A volte una narice è più pulita, aperta e il flusso nell’altra è bloccato e viceversa: i due flussi cambiano periodicamente. Ogni flusso si riferisce a un particolare tipo d’esperienza del sistema nervoso. Quando il sistema nervoso simpatico è attivo, le prestazioni fisiche sono differenti. Si è più estroversi, dinamici, espansivi, allerta e consapevoli: si è molto presenti nel mondo. Quando il respiro fluisce nell’altra narice, che influenza il sistema nervoso parasimpatico, ci si sente più rilassati, tranquilli, pacifici, introversi e ciò è molto più evidente in chi soffre di problemi mentali.
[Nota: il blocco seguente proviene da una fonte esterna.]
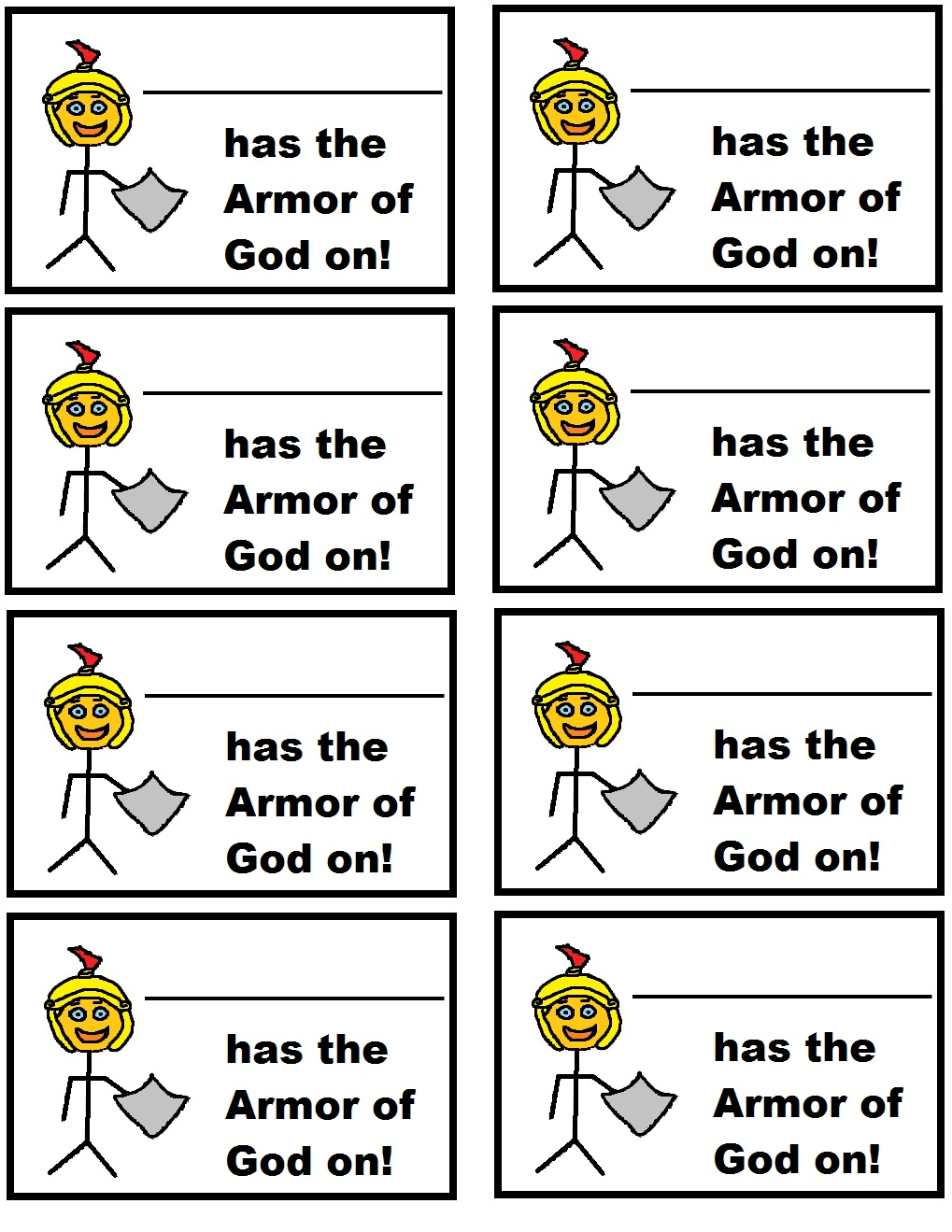 Free Coloring Pages Of Armor Of God Printable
Negli Stati Uniti, dove insegnano pranayama alle persone con disturbi mentali (ai soggetti iperattivi), hanno scoperto che solo con la pratica di nadi shodhana (il respiro a narici alternate), si è in grado di abbassare l’iperattività del malato e, anche, di indurre uno stato di tranquillità. Il pranayama è stato insegnato ai catatonici (ai depressi): a coloro che, se sollevano un braccio, possono rimanere così per ore, senza abbassarlo e per farlo abbassare occorre tirarlo giù, ma poi, di nuovo tornerà su.  Queste persone non hanno nessun controllo pratico sulle espressioni fisiologiche esterne e sui movimenti. Certo, all’inizio occorre ricorrere ai farmaci e rendere la mente estroversa: in questo serio stato d’introversione è molto difficile per l’individuo praticare pranayama. S’iniettano degli stimolanti nel sistema ed il paziente diventa estroverso. Quando la mente è diventata estroversa, gli insegnano dei pranayama che attivano il sistema nervoso simpatico e che li rendono estroversi: bhastrika e surya bheda pranayama. Hanno scoperto così, che quando tali pratiche sono eseguite attentamente e sistematicamente, sono molto efficaci. Quindi, l’effetto del pranayama sul sistema nervoso è un argomento molto vasto e importante.

Vi è poi un altro aspetto: il cervello. Due sono le cose da considerare. Una è l’attività elettrica del cervello, l’altra è la prestazione dei due emisferi. Siamo in grado di comprendere l’attività elettrica del cervello perché più siamo coinvolti con il mondo esterno, con gli affari quotidiani e più diventiamo tesi, maggiore sarà la frequenza delle onde beta; molti cicli al secondo, tra i venti e i trenta. Ciò riduce l’efficienza della mente. Devia la mente in varie direzioni. Nella vita se ne fa esperienza quando non si riesce a prendere una decisione perché si vogliono troppe cose, o quando ci sono troppe cose che piacciono e che non piacciono, troppe ambizioni! Non si è mai veramente rilassati.

Il rilassamento non significa sdraiarsi, chiudere gli occhi e svagare la mente. Nello yoga il rilassamento significa avere controllo sulle attività del cervello, perché tramite il cervello si può controllare il corpo e si possono controllare le funzioni della mente. Questo è il motivo per cui quando ci si distende nella posizione supina di shavasana durante Yoga Nidra, o tra un’asana e l’altra, è richiesto di osservare il respiro. Non c’è altra ragione oltre a questo. Se non ci fosse una ragione specifica, verrebbe chiesto di fantasticare su qualcosa che non è relativo al respiro, ad esempio verrebbe chiesto di vedere uno shivalingam nello spazio dietro la fronte. Potreste rilassarvi concentrandovi su uno shivalingam nel centro tra le sopracciglia, ma lo stato di rilassamento del cervello non è la stessa cosa e non sareste in grado di controllare coscientemente gli impulsi elettrici del cervello.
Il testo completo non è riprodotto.